Items from a data source

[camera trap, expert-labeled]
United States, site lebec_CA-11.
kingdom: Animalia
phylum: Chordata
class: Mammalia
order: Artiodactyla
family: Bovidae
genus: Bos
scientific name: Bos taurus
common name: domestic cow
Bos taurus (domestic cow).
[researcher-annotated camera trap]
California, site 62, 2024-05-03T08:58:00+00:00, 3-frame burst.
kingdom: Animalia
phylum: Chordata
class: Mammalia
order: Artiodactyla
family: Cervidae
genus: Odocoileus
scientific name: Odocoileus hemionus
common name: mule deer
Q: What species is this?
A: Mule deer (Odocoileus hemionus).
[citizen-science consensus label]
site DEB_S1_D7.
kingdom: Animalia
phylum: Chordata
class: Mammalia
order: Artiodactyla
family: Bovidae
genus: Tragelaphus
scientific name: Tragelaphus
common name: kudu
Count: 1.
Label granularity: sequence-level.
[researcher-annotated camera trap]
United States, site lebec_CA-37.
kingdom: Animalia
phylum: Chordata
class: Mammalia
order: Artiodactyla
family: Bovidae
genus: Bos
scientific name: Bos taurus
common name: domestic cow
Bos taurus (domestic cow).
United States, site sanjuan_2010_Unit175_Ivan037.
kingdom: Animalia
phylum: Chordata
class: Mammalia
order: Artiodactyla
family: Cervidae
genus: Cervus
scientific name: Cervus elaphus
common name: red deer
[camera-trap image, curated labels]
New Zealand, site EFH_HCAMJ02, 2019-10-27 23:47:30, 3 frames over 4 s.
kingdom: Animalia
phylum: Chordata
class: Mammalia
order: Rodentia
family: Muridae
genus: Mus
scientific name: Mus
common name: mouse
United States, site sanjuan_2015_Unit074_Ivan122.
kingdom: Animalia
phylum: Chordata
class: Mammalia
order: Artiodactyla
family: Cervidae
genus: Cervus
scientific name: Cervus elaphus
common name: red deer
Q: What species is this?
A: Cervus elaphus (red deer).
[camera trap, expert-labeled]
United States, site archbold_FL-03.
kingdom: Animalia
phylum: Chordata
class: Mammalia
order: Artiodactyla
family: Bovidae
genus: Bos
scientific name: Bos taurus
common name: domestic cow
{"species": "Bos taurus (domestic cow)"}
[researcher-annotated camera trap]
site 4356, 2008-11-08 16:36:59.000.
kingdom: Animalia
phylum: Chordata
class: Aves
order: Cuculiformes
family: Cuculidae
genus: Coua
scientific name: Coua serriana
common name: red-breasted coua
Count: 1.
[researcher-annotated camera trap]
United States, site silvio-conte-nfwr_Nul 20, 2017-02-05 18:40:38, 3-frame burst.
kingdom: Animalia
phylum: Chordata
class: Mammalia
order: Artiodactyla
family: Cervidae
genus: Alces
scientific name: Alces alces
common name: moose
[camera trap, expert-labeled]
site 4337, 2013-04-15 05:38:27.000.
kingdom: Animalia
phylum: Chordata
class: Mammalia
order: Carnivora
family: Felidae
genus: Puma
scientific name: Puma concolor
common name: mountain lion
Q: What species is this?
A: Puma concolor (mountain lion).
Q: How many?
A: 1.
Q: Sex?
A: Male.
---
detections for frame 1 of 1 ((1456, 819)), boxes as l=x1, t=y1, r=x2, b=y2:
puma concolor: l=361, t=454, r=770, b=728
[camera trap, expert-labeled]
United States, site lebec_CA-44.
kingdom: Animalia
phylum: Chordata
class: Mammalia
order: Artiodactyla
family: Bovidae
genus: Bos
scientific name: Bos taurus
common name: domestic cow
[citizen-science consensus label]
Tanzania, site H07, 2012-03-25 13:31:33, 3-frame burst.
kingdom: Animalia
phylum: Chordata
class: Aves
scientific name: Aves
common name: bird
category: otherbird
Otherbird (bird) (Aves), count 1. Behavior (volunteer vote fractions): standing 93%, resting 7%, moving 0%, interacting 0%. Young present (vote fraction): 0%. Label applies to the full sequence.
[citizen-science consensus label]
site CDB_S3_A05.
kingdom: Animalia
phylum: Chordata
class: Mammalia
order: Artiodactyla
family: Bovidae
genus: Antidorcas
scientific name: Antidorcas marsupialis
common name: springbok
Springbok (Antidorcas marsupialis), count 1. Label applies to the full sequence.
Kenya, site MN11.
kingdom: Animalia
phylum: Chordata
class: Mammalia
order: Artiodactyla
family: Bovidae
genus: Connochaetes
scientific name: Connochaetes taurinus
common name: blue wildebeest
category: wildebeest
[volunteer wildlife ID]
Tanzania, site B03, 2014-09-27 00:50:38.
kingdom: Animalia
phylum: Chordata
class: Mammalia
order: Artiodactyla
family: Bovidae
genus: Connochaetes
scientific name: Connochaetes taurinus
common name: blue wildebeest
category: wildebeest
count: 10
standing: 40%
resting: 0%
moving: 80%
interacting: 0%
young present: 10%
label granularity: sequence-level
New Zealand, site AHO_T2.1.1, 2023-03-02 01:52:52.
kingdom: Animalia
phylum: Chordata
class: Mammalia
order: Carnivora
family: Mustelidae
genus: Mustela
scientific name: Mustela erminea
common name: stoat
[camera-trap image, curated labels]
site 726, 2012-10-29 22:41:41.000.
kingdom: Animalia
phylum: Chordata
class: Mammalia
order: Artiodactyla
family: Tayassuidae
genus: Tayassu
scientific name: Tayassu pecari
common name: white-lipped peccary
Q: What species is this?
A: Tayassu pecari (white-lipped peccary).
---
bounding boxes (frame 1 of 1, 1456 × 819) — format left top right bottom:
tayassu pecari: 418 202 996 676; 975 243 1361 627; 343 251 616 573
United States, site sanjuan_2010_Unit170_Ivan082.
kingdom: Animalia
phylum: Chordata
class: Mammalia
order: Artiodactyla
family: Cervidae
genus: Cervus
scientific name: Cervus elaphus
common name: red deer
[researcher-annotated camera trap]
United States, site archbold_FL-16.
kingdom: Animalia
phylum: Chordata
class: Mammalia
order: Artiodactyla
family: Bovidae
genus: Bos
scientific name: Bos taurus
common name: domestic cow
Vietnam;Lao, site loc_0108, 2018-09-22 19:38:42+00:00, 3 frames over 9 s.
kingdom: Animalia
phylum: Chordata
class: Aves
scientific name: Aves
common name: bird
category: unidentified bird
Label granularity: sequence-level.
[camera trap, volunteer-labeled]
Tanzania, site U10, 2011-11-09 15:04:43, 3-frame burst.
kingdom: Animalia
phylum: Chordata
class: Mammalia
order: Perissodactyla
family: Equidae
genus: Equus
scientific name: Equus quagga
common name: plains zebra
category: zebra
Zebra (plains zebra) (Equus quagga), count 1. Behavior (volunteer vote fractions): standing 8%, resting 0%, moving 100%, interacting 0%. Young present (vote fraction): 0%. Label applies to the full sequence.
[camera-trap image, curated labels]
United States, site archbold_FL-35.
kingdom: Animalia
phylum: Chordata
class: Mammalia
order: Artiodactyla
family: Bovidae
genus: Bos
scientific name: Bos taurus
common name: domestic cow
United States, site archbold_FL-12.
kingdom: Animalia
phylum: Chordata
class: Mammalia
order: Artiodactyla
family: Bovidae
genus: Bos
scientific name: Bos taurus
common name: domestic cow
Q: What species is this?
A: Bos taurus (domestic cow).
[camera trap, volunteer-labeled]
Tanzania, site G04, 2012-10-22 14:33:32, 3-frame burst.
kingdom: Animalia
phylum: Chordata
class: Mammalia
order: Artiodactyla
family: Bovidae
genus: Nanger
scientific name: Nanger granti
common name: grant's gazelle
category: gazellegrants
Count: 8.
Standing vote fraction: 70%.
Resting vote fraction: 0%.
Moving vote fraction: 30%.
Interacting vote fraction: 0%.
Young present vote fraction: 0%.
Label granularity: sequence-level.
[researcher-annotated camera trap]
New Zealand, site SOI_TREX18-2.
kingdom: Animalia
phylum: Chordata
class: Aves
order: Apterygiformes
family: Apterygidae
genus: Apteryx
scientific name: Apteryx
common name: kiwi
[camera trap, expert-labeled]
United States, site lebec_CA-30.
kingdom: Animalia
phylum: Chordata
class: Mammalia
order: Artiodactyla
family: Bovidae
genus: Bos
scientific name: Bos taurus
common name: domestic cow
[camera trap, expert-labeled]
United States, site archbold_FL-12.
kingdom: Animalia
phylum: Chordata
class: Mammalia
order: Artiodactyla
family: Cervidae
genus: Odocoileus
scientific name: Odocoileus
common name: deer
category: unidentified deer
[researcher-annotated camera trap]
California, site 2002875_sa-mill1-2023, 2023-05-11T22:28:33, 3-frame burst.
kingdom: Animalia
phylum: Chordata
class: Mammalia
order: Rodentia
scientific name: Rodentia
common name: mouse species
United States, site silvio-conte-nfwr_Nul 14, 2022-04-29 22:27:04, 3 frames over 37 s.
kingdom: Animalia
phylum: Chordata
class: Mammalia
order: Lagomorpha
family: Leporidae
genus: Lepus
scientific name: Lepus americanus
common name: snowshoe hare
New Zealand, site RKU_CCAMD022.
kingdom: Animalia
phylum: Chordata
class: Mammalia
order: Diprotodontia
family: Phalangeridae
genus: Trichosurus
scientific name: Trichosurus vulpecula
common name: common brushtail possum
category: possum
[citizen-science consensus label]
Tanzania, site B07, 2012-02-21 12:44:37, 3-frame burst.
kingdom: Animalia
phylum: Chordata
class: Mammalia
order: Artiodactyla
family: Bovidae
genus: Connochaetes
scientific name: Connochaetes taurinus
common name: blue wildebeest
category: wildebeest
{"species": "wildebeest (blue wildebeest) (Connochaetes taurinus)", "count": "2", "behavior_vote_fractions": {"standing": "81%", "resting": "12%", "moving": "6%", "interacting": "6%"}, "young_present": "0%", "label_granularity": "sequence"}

### [WORK REQUIRED]
Where a line of the records holds the word "Zealand", copy that line.

### [ANSWER TO THE EXERCISE]
New Zealand, site EFH_HCAMJ02, 2019-10-27 23:47:30, 3 frames over 4 s.
New Zealand, site AHO_T2.1.1, 2023-03-02 01:52:52.
New Zealand, site SOI_TREX18-2.
New Zealand, site RKU_CCAMD022.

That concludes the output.